最近、食品や日用品をネットで買う人はかなり増えてきていると思います。共働きの家庭や子育て世帯、高齢者の方にとって、買い物に行かなくても自宅に商品が届くネットスーパーは、かなり便利なサービスですよね。
ただ、ネットスーパーという分野には、すでに大手企業がたくさん参入しています。イオン、ライフ、Amazonフレッシュ、楽天マートなど、品ぞろえも配送網もポイント制度も持っている会社が競争しているわけです。
その中で、後発としてネットスーパーに参入するなら、単に「安く売ります」だけではかなり厳しいと思うんです。

特に個人や中小企業が参入する場合、大手と同じように何でもそろえて、すぐ届けて、送料無料にして、ポイントも付けるという戦い方は無理がありますよね。
だからこそ、後発で参入する場合は、大手と同じことをするのではなく、自分たちにしかできない形を作る必要があると思います。
今回の場合で言えば、農家が通常販売しにくい、形の悪い野菜や果物を扱うというのは、かなり面白い切り口だと思います。さらに、ソフトウェア開発の技術があるなら、そこを組み合わせることで、後発でも十分に戦える可能性があると思います。
ネットスーパーで後発参入する場合、一番やってはいけないのは、大手と同じ土俵で戦うことだと思います。
大手企業は、品ぞろえ、物流、価格、ポイント、知名度のすべてにおいて強いですよね。
たとえば、後発企業がいきなり次のようなサービスを目指すと、かなり大変になると思います。
肉、魚、野菜、日用品まで幅広く扱う。
即日配送に対応する。
送料無料にする。
広いエリアに配送する。
1個単位で細かく注文できるようにする。
大手より安く販売する。
利用者から見ると、こういうサービスはもちろん便利です。でも、事業者側から見ると、在庫管理、仕入れ、配送、欠品対応、廃棄リスクが一気に増えてしまいますよね。
後発企業が取るべき戦略は、大手と同じ総合型ネットスーパーを目指すことではないと思います。
むしろ、地域密着型で、特定の商品や特定の顧客層に絞ったネットスーパーを作る方が、現実的だと思います。
農家が通常の市場やスーパーに出荷しにくい野菜や果物には、いろいろなものがあります。
形が曲がっている。
サイズが不揃い。
表面に傷がある。
色が少し悪い。
収穫量が多すぎて余っている。
規格に合わない。
こういう商品は、味や品質に大きな問題がなくても、見た目の理由だけで通常の流通に乗りにくいことがありますよね。

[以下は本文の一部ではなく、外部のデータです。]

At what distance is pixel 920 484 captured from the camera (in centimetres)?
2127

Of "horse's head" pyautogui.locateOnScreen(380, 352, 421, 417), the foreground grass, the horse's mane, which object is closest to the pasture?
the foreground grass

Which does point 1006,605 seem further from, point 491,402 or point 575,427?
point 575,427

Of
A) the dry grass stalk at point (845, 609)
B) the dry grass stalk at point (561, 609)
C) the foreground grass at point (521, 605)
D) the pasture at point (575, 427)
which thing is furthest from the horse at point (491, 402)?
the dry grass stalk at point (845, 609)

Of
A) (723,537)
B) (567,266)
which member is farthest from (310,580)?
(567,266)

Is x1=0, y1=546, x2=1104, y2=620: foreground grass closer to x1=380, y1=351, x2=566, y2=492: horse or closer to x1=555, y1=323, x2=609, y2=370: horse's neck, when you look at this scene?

そのような「訳あり野菜」や「規格外果物」を扱うことで、通常品より安い価格で販売できる可能性があります。
ただし、ここで注意したいのは、単に「安い野菜を売ります」だけでは弱いということです。
大手スーパーも値引き商品を出せますし、価格競争になれば、どうしても資金力のある大手の方が有利になりますよね。

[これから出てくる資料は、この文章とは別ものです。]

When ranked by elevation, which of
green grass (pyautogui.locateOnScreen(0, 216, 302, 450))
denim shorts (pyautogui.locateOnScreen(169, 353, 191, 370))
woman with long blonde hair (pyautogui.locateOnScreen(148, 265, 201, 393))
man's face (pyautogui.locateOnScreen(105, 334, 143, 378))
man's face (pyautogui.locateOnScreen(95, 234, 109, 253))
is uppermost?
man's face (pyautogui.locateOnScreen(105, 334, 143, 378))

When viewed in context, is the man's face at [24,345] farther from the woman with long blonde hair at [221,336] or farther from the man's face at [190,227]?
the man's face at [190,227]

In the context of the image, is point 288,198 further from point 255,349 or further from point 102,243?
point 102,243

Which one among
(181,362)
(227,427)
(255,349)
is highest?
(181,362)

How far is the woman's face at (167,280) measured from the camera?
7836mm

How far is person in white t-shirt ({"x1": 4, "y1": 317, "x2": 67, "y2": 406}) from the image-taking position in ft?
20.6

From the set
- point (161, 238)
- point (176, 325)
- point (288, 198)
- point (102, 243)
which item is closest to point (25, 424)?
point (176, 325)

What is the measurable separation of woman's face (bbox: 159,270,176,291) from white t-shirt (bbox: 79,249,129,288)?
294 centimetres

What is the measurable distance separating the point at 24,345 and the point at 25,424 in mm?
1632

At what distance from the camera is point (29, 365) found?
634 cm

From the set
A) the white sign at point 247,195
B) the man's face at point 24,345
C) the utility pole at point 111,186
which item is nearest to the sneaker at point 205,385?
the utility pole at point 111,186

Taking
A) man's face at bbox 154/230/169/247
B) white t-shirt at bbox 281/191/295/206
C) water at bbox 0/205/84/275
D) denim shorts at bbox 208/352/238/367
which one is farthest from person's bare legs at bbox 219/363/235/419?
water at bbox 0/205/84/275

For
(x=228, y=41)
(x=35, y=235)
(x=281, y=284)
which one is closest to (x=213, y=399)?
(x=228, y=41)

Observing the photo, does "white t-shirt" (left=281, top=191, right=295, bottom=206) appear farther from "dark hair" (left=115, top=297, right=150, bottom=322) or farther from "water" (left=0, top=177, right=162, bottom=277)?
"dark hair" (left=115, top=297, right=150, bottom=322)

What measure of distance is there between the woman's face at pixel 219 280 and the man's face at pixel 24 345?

だから、訳あり野菜を販売する場合は、価格の安さだけではなく、次のような価値も一緒に伝える必要があると思います。
農家を支援できる。
食品ロスを減らせる。
家計の負担を下げられる。
地元の新鮮な野菜を食べられる。
味は通常品と変わらない。
つまり、「安いから買ってください」ではなく、「地域の農家を助けながら、家計にもやさしい買い物ができます」という見せ方が大事だと思います。
後発で参入するなら、最初から総合ネットスーパーを作る必要はないと思います。
むしろ、最初は次のようなポジションが良いと思います。
農家直送の訳あり野菜・果物を、献立付きで届ける地域のネット八百屋。
この形であれば、大手ネットスーパーとは違う価値を出しやすいと思います。
大手は多くの商品を扱うことは得意です。でも、地域農家の規格外品を柔軟に仕入れて、利用者ごとに細かく提案を変えるような対応は、意外とやりにくいと思います。
そこに、後発企業の勝ち筋があると思うんです。
訳あり野菜や果物は、毎回同じ品目や同じ数量を仕入れられるとは限りません。
今日はトマトが多いかもしれませんし、別の日にはナスやきゅうりが多いかもしれません。

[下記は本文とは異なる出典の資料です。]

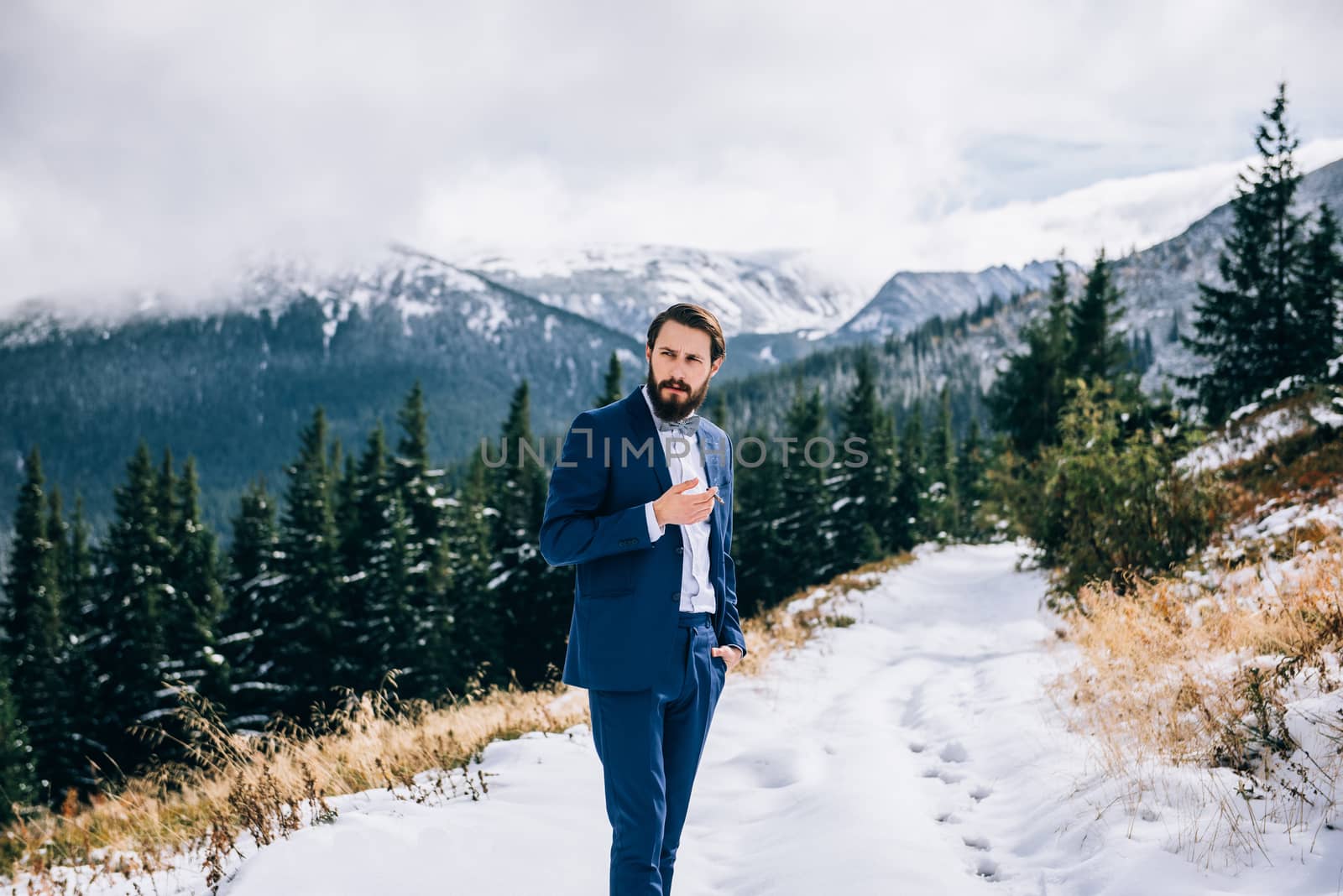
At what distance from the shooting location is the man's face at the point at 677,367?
9.68 feet

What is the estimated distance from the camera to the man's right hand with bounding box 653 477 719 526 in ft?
8.89

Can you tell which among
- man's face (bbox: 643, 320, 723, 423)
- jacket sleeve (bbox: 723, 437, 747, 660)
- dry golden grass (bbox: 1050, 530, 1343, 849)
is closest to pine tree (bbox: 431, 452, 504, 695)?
dry golden grass (bbox: 1050, 530, 1343, 849)

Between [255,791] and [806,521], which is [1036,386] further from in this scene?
[255,791]

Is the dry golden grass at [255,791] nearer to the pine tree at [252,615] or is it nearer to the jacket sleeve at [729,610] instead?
the jacket sleeve at [729,610]

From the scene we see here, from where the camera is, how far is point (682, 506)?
271 cm

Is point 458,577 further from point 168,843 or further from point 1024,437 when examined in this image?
point 168,843

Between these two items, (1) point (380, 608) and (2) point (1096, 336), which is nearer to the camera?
(2) point (1096, 336)

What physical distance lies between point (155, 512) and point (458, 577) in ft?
46.8

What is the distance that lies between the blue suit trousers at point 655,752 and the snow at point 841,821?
123 cm

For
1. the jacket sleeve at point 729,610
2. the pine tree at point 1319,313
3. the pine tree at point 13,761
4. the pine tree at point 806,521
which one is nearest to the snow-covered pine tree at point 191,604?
the pine tree at point 13,761

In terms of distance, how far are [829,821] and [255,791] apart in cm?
370

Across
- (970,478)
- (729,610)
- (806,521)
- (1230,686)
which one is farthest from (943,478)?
(729,610)

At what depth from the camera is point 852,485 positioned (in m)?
42.5

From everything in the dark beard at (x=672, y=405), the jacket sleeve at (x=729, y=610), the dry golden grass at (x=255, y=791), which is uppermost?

そのため、最初から「トマト1個」「きゅうり2本」「玉ねぎ3個」のように細かく注文できる仕組みにすると、在庫管理がかなり難しくなると思います。
そこでおすすめなのが、「おまかせ野菜セット」です。
たとえば、次のような商品構成です。
家計応援 野菜セット 1,980円。
家族向け たっぷり野菜セット 3,480円。
果物入り おまかせセット 4,980円。
飲食店向け 訳あり青果10kgセット。
おまかせセットにすれば、その時期に多く出ている野菜や果物を柔軟に組み合わせることができますよね。
農家側にとっても、規格外品をまとめて出荷しやすくなります。
利用者側には、「中身は時期によって変わります」と事前に説明しておけば、多少の変動も受け入れてもらいやすいと思います。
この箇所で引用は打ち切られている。